[Start SOURCE PASSAGE]

# Smoke Seepage Issue w/ pictures!



## scriprp (Aug 10, 2009)

FYI - This is my first time attempting to add photo's.  I posted earlier about my CG 830 offest smoker.  I just bought it last week.  I tried to smoke a chicken (3lbs.)yesterday and it took me about 6 hours (not 8).  My problem is that I couldn't get my smoker hotter that 200* in the that 6 hours.  I added hot coals about every 2 hours, when I noticed that temp. was going down.  After I put in the new coals from my chimney, the temp would got from 175* to 200* for about 10 mins. Then, it went back down.  In that 10 min time span, I noticed a bunch of smoke seeping out from the door.  I was wondering if I should try to install a stove/fireplace gasket and if anyone has had this issue.  Any adivice would be great!




I'm using cookie sheets as tuning plates...probably a bad idea?








My baffle out of 22 gauge sheet metal


From inside the fire box


New shaker basket for my coals


----------



## meat hunter (Aug 10, 2009)

Hi there, sorry to hear about your problems but I think I can offer a few suggestions. First off, your temps, dont trust that thermometer that came with it. 9 out of 10 times they are way off. Better off to spend spend a few dollars on a good probe or a dual digital like Maverick sell. If you get a replacement screw in probe style, redrill the hole so the therm is at grate level or as close to is as you can since this is where the meat is. Your tuning plate, I would say go to your local steel shop if there is one around, and have them shear you a few pieces how ever long it is from front to back on the main chamber, as close to even or slightly above the line of the firebox and have them about 4 or 5 inches wide. This way you can arrange them as you see fit. 

Second, you can get the gaskets, but a cheaper method, one that I use and is VERY effective, is to take some aluminum foil and fold it over itself a few times till its about an inch wide, then wrap it around the edges. When you close the lid, the foil will compress and seal like a champ.


----------



## thomasyoung (Aug 10, 2009)

Welcome, glad to have you here at SMF!


----------



## meat hunter (Aug 11, 2009)

Oh man, wheres my manners. I did not realize you were new here. Welcome aboard. Yeah Thomasyoung below beat me to it LOL. Glad your here. Remember, if your unsure of anything, JUST ASK


----------



## roadrunr (Aug 11, 2009)

First off, welcome to the forum. Secondly, if ya take the "tuning plates" out, and the charcoal tray, and anything else that may be in there, ya still wont get much over 250-275 no matter how much ya seal it. Those are the temps the cgsp's are designed to run at with the sfb on. What's most important is the firebox seals well, not necesarily the main cooking chamber. What I do is dump 1 large style chimey of unlit coals on the side towrds the main chamber opening. Then dump a full lit, ashed over chimney full towards the dampner side. Your shaker basket should be slightly overfilled now, and you'll peg 250-260 in about 30 mins. That will give you about 2 hrs or so..then I check wood and coal every hour from there on. The other advice you got was good also. The therms that come with the unit r junk. Make sure ya got a good one thats calibrated. Just remember for every piece of meat ya pitch, ya could have been that much closer to buying a good thermo. Hope this helps


----------



## helljack6 (Aug 11, 2009)

[End SOURCE PASSAGE]
[Start RECORD EXCERPTS]

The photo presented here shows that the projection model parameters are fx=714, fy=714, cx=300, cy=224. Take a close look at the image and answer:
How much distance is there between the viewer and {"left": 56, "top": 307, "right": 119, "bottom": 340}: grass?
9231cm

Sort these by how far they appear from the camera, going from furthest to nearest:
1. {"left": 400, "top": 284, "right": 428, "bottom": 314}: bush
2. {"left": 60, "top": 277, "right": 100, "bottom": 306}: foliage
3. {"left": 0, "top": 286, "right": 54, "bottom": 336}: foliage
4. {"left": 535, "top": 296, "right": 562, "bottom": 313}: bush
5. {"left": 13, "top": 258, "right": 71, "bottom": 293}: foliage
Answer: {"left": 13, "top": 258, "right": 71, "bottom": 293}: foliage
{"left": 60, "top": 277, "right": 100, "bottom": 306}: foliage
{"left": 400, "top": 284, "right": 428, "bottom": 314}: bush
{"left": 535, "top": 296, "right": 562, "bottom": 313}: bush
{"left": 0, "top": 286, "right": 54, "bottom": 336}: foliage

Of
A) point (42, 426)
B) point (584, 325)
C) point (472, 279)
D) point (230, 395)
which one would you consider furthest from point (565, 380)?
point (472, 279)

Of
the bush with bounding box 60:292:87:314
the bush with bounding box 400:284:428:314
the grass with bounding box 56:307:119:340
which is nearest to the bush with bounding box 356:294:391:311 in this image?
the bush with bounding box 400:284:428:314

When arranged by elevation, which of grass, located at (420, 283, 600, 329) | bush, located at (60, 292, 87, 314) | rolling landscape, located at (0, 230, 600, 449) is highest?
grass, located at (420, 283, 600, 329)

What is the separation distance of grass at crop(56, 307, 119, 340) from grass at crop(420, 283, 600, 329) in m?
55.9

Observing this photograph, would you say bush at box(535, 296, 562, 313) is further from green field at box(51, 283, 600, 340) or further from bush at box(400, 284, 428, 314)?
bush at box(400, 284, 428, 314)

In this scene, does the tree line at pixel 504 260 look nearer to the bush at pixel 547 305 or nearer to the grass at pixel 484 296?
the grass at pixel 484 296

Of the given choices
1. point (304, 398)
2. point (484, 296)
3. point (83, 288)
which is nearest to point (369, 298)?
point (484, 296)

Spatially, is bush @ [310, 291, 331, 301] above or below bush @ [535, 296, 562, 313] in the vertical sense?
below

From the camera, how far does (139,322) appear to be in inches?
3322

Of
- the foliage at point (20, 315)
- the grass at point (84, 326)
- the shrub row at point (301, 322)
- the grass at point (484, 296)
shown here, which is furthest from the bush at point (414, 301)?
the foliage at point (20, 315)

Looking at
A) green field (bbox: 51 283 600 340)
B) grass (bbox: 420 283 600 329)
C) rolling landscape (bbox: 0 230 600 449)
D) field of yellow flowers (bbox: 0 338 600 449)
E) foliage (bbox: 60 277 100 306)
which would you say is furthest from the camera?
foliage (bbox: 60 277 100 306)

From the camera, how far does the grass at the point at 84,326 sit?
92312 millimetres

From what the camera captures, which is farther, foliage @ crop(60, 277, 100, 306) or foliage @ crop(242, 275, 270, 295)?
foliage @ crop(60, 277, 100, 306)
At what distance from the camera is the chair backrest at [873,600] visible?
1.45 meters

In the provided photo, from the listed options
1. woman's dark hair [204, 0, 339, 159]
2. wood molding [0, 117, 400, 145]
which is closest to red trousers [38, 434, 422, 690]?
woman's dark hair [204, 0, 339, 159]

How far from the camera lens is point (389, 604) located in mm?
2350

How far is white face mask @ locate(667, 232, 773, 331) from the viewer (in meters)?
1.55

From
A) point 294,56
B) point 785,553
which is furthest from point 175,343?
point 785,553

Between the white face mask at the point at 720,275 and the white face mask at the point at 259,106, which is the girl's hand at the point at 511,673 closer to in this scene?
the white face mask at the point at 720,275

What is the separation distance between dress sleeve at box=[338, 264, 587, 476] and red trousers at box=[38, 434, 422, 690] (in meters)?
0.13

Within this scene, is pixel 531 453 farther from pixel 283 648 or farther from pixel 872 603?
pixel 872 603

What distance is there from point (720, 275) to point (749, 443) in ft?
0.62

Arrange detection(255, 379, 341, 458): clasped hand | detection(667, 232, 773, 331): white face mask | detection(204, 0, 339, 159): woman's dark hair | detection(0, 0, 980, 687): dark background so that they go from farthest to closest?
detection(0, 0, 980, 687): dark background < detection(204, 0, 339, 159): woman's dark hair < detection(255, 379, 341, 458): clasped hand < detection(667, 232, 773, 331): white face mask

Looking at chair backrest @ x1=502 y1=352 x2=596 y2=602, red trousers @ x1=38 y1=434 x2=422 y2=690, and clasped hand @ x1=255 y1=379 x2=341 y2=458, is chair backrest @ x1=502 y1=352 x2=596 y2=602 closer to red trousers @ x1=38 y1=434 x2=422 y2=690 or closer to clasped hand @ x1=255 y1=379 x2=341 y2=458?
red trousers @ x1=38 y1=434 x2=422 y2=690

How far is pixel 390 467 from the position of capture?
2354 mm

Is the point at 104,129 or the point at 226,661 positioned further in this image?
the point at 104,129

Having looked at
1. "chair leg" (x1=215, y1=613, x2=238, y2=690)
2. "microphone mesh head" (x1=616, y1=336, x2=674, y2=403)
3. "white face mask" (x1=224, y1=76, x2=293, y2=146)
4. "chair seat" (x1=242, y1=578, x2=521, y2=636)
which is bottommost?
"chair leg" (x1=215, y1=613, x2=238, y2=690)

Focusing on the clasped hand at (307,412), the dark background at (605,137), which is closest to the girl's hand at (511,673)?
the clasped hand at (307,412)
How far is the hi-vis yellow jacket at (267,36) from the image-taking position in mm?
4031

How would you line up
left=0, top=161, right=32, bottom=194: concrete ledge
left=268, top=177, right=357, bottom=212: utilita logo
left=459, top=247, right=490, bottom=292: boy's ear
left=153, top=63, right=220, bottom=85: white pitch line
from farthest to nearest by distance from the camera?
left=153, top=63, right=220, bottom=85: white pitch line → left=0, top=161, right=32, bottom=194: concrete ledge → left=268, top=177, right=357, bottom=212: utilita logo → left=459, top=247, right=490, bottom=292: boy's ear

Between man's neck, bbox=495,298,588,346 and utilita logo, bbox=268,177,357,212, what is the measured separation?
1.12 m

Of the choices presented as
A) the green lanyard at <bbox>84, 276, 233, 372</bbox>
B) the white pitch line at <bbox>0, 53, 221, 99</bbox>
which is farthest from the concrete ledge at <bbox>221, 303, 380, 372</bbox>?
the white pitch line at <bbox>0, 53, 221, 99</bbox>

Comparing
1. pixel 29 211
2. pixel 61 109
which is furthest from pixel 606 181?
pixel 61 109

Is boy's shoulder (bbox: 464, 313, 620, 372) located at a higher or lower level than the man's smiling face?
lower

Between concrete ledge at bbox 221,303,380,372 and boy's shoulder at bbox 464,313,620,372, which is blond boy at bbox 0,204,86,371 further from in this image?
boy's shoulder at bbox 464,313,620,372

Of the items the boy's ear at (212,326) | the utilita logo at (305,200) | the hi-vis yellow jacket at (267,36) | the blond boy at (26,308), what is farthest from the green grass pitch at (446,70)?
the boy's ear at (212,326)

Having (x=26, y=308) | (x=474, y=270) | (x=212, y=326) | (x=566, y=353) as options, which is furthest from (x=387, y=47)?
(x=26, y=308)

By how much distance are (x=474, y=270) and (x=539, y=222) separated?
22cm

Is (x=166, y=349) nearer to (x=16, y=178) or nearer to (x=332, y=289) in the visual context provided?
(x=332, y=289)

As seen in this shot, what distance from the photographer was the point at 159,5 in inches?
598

[End RECORD EXCERPTS]

**SET OF TASKS**
(A) Print the smoker forum thread from "Oh man, wheres" to "roadrunr (Aug 11, 2009)".
(B) In the smoker forum thread, what cheaper alternative to gaskets does meat hunter use to seal the lid?
The records have no connection to the smoker forum thread.

**REPLIES**
(A)
Oh man, wheres my manners. I did not realize you were new here. Welcome aboard. Yeah Thomasyoung below beat me to it LOL. Glad your here. Remember, if your unsure of anything, JUST ASK


----------



## roadrunr (Aug 11, 2009)

(B) Aluminum foil folded over itself a few times until it is about an inch wide, then wrapped around the edges.